Beginner CPU-based 3D Renderer

I've been working on a 3D renderer in my free time to better understand graphics (and practice Rust).

Repository link

I'm looking for feedback on project structure, algorithm efficiency, and anything else that stands out to you.

Some notes in case you want to run the program:

  • Screen width / height is configurable at the top of main.rs (current default is 2560x1600)
  • Scale is similarly configurable. Higher value = more downscaling (default = 2)
  • Run in release mode for best performance, although if compiling takes too long, you can change codegen-units in Cargo.toml to be a higher number

Thanks for checking out my project! All feedback is appreciated.

In your camera.rs, you're using Mat4::look_to_rh to construct a matrix from a direction vector, which you constructed from rotation angles. This round-trip throws out information unnecessarily and becomes numerically unstable and then undefined at the poles (looking directly up and directly down), which is presumably why you wrote

self.rotation.x = self.rotation.x.clamp(0.99 * -FRAC_PI_2, 0.99 * FRAC_PI_2);

Instead, use Mat4::from_rotation_x, Mat4::from_rotation_y, and matrix multiplication to directly construct a rotation matrix from your rotation angles. Then, you'll be able to have a full ±π/2 (±90°) of pitch angles available, and when you need direction vectors you can actually pull those out as the column vectors of the matrix.


In draw.rs,

pub struct Draw {
    length: usize,
    to_be_drawn: Vec<([usize; 2], [u8; 3])>,
    depth_buffer: Vec<f32>,
}
  • length seems like it would be better named width.

  • to_be_drawn has a complex type which you have to read further down to understand. How about making it more documented and in smaller pieces, with some type aliases?

    type Point = [usize; 2];
    type Rgb = [u8; 3];
    pub struct Draw {
        width: usize,
        to_be_drawn: Vec<(Point, Rgb)>,
        depth_buffer: Vec<f32>,
    }
    
  • It's quite wasteful (in memory and in computation time) to store a Vec of pixels with coordinates. It would be much more efficient to pass the pixels.frame_mut() into your drawing routines and write directly to that frame as you compute the pixels of each triangle. You might choose to make this part of Draw, meaning it is a temporary struct created each frame instead of a persistent one, and the depth buffer would be owned separately:

    pub struct Draw<'a> {
        width: usize,
        color_buffer: &'a mut [u8],
        depth_buffer: &'a mut [f32],
    }
    

In main.rs,

  • there is some code which is about triangle math and some code which is about windowing. I would suggest moving the math parts to a new module.

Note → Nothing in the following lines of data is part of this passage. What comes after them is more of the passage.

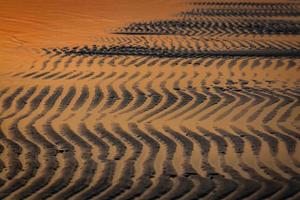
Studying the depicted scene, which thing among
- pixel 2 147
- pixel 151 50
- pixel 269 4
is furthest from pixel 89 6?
pixel 2 147

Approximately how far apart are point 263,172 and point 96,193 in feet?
4.70

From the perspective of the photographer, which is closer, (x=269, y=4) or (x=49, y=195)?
(x=49, y=195)

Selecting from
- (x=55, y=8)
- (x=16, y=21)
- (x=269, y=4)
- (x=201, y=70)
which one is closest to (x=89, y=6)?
(x=55, y=8)

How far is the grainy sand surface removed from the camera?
4879mm

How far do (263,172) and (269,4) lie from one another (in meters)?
17.5

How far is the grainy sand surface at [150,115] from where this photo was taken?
488cm

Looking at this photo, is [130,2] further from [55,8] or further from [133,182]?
[133,182]

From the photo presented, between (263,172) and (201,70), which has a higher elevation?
(201,70)

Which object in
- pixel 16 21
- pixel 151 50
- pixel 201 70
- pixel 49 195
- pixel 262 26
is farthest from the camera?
pixel 16 21

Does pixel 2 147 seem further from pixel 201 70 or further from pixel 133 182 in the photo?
pixel 201 70

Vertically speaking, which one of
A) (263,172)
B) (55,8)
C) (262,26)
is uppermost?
(55,8)

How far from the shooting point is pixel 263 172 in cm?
507

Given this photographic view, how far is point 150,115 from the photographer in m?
6.90

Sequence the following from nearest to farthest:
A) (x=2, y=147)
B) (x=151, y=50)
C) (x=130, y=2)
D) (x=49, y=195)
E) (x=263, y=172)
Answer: (x=49, y=195) → (x=263, y=172) → (x=2, y=147) → (x=151, y=50) → (x=130, y=2)
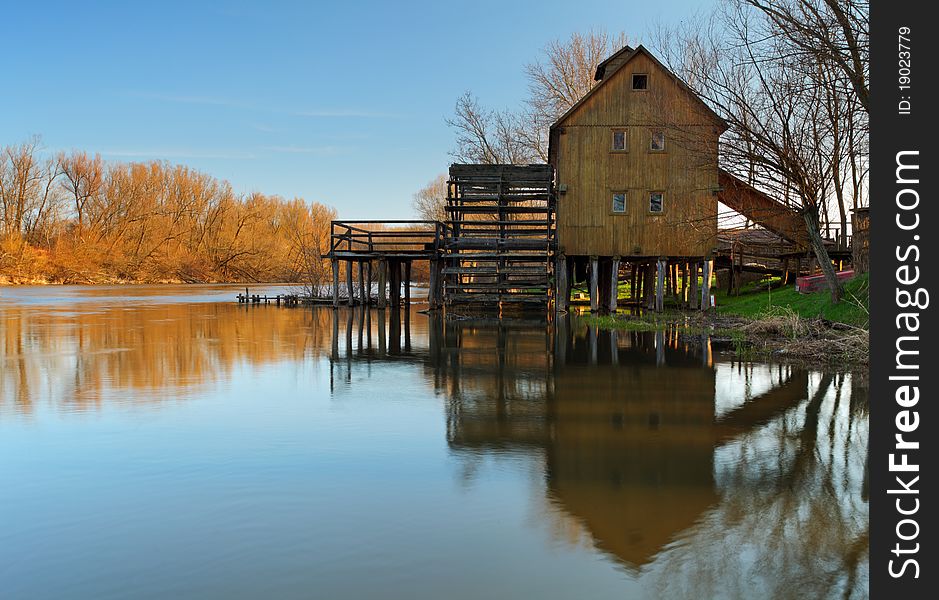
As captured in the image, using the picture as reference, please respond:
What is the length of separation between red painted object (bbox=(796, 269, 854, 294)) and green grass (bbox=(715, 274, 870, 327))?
0.28 metres

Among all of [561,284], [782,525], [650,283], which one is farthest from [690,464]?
[650,283]

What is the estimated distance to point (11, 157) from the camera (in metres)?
83.2

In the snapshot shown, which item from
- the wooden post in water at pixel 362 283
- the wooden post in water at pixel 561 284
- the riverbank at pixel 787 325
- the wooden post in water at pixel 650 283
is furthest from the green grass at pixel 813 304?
the wooden post in water at pixel 362 283

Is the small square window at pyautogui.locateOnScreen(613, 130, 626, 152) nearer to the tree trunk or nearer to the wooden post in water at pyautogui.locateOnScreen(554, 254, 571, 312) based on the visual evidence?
the wooden post in water at pyautogui.locateOnScreen(554, 254, 571, 312)

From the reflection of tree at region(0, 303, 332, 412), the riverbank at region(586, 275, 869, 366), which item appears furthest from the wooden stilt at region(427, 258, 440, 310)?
the riverbank at region(586, 275, 869, 366)

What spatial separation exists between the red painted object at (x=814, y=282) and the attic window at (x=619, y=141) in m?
7.47

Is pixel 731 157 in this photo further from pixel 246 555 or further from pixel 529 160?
pixel 529 160

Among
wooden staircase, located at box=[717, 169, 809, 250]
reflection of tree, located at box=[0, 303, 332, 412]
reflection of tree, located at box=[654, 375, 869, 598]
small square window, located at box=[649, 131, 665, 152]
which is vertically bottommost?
reflection of tree, located at box=[654, 375, 869, 598]

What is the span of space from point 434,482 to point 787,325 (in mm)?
13578

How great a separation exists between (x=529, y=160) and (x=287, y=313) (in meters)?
20.6

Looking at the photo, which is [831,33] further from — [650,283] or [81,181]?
[81,181]

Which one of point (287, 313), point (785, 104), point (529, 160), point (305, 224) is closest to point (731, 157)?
point (785, 104)

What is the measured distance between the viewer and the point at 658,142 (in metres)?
27.1

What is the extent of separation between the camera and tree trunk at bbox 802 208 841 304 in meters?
20.6
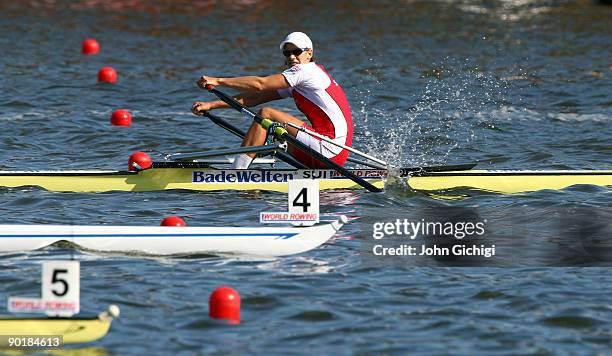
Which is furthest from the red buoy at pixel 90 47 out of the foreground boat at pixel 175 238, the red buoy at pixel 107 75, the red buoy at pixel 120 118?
the foreground boat at pixel 175 238

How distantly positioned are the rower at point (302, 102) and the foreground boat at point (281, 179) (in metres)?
0.19

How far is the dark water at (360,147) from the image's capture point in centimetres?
773

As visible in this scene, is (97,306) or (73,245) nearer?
(97,306)

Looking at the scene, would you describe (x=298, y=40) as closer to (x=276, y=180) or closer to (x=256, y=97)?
(x=256, y=97)

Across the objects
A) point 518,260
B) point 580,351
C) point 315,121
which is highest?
point 315,121

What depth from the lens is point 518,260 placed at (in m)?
9.27

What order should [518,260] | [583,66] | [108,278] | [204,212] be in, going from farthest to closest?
[583,66]
[204,212]
[518,260]
[108,278]

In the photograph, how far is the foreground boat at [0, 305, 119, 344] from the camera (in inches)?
277

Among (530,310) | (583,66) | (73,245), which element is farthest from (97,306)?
(583,66)

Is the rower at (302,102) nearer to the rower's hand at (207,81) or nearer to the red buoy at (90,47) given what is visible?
the rower's hand at (207,81)

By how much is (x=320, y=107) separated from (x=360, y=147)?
3405 mm

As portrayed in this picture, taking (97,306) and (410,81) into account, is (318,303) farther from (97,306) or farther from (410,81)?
(410,81)

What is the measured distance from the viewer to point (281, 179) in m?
11.8

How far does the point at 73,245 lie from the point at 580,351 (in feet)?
12.7
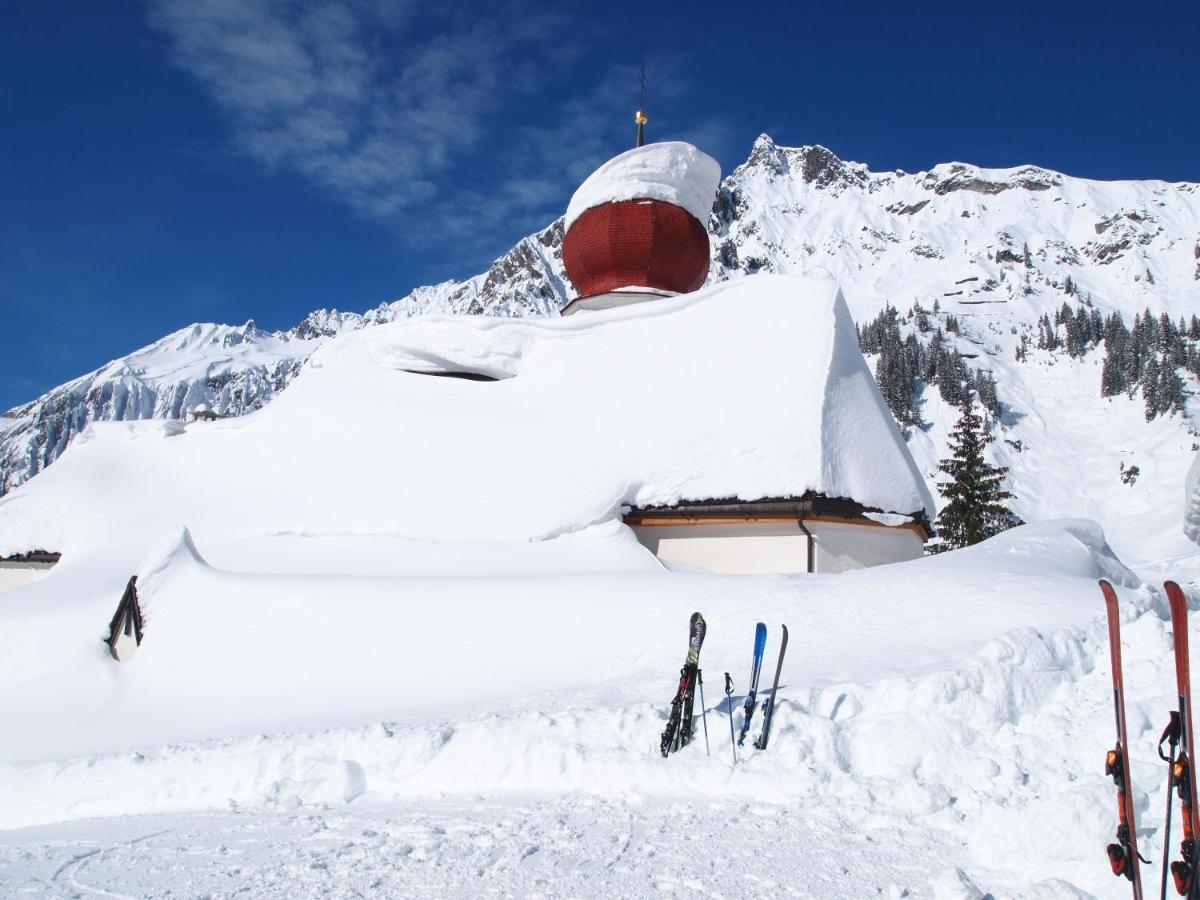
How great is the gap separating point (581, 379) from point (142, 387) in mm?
172705

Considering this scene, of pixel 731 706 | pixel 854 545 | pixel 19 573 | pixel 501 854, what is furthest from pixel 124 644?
pixel 854 545

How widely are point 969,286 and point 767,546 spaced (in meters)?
139

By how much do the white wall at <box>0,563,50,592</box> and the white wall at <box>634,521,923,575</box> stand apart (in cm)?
1145

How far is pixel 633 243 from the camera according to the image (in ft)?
61.9

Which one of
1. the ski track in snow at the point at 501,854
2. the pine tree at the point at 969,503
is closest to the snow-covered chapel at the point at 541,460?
the ski track in snow at the point at 501,854

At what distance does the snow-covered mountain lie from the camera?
71250mm

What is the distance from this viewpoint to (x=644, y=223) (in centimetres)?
1883

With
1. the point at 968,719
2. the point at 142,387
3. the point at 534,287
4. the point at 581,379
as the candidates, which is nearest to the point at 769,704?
the point at 968,719

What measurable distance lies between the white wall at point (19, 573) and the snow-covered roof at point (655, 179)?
45.9ft

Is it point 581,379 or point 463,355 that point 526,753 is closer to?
point 581,379

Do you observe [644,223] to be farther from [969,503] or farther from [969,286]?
[969,286]

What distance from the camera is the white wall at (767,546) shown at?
35.6 ft

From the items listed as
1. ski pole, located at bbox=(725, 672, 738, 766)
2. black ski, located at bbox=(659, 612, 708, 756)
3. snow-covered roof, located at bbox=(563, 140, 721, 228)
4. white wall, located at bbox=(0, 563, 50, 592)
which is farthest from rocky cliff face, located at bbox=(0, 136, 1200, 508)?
black ski, located at bbox=(659, 612, 708, 756)

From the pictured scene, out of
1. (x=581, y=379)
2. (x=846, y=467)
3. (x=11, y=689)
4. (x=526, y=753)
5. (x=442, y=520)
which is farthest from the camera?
(x=581, y=379)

  • clip() could be written to do its work purely in-place instead of allocating a second vector every time it’s used, perhaps by looping like for i in (0..current.len()) so that additional triangles can be pushed to the end while the loop iterates over only the original ones (modifying one and pushing up to two more). Then its signature could be made

    fn clip(points: &mut Vec<([Vec4; 3], Vec3A)>) {...
    

    and if the input vector is reused, it would allocate nothing in the steady state.

  • In App::handle(), the *dx and *dy can be avoided by mentioning the reference in the pattern instead:

    &Event::DeviceEvent {
        event: DeviceEvent::MouseMotion { delta: (dx, dy) },
        ..
    } => self.camera.update_rotation(vec2(-dy as f32, dx as f32)),
    

    This makes no difference to the behavior of the program, but I find it much more elegant.

Finally, I think the code could overall use more comments explaining what it's doing — not reiterating the code, but summarizing it and giving rationales for various choices. I have enough background in computer graphics to understand most of the intent, but someone less experienced would be lost trying to build on this code.

7 Likes

Thanks for taking the time to give me feedback! I really appreciate learning from an experienced graphics programmer.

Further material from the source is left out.